No perdamos estas oportunidades para experimentar este vínculo profundo entre la vida ascética y mística, esta experiencia de resurrección, que se nos presenta cuando estamos cansados o desanimados como los discípulos en Emaús, como las hermanas del fallecido Lázaro o los apóstoles en Getsemaní.

La vida eterna de Dios, la vida divina poseída únicamente por Él, es literalmente una vida que va más allá de lo biológico. Yo soy la resurrección y la vida.

Cuando Jesús dice que vino para que tengamos vida y la tengamos en abundancia, estaba hablando sobre esta otra idea de lo que es la vida.

La Resurrección de Jesús impacta nuestro destino final, pero también afecta enormemente cada giro y vicisitud de nuestra vida en nuestro viaje hacia la unión beatífica.

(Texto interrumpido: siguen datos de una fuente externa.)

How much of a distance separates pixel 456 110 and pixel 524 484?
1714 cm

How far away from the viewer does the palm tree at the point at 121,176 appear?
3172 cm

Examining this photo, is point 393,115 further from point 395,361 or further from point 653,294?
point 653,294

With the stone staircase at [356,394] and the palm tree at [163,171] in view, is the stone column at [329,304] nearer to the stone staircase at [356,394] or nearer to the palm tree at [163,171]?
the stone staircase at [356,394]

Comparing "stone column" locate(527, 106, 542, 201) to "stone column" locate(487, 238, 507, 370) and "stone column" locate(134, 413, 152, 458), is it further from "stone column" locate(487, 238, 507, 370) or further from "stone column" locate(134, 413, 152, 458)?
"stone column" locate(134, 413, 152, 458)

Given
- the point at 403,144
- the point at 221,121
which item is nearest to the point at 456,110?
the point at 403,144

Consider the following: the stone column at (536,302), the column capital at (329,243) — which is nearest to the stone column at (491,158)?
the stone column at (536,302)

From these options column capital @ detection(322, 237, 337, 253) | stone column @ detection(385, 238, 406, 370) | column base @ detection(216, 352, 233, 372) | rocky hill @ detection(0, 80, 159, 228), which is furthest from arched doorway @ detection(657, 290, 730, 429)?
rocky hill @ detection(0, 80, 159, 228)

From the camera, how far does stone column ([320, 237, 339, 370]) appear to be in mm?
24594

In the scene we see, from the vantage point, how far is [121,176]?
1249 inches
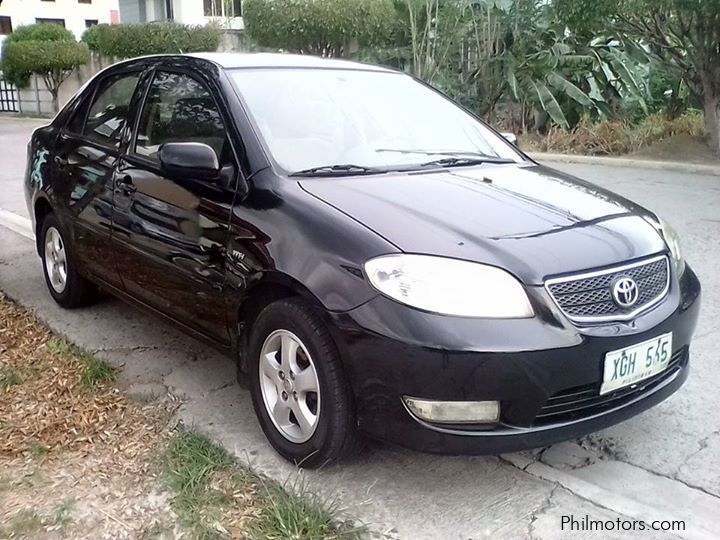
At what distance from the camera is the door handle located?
3922 mm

El Papa Francisco, en una de sus audiencias diarias (3 de abril, 2013), dijo que la Resurrección de Jesús nos lleva a vivir nuestra vida cotidiana con más confianza, a afrontar cada día con valentía y compromiso. La resurrección de Cristo arroja nueva luz sobre nuestras realidades cotidianas. ¡La resurrección de Cristo es nuestra fortaleza!

¿Quién de nosotros no necesita más fuerza para amar a las personas en nuestra vida, para perdonar a quienes nos han lastimado, para cumplir con las exigencias de nuestros deberes diarios en el trabajo y en el hogar, para lidiar con la enfermedad, la tristeza, el dolor y el sufrimiento? ¿Para dejar de lado los resentimientos y el odio, centrarse en las necesidades de los demás antes que en las nuestras y, en última instancia, amar a Dios y al prójimo de manera más profunda y completa?

Estamos llamados a seguir a Jesús a través de la cruz de nuestra propia humillación de las falsos ideas sobre nuestra vida y de nuestras falsas expectativas sobre el futuro, incluida la identidad del Mesías. Sólo así podremos conocer por propia experiencia la resurrección, una experiencia bastante sorprendente. Sí, la resurrección es la tremenda experiencia de estar completamente vivo a pesar y gracias a esta muerte completa de nuestras mentiras.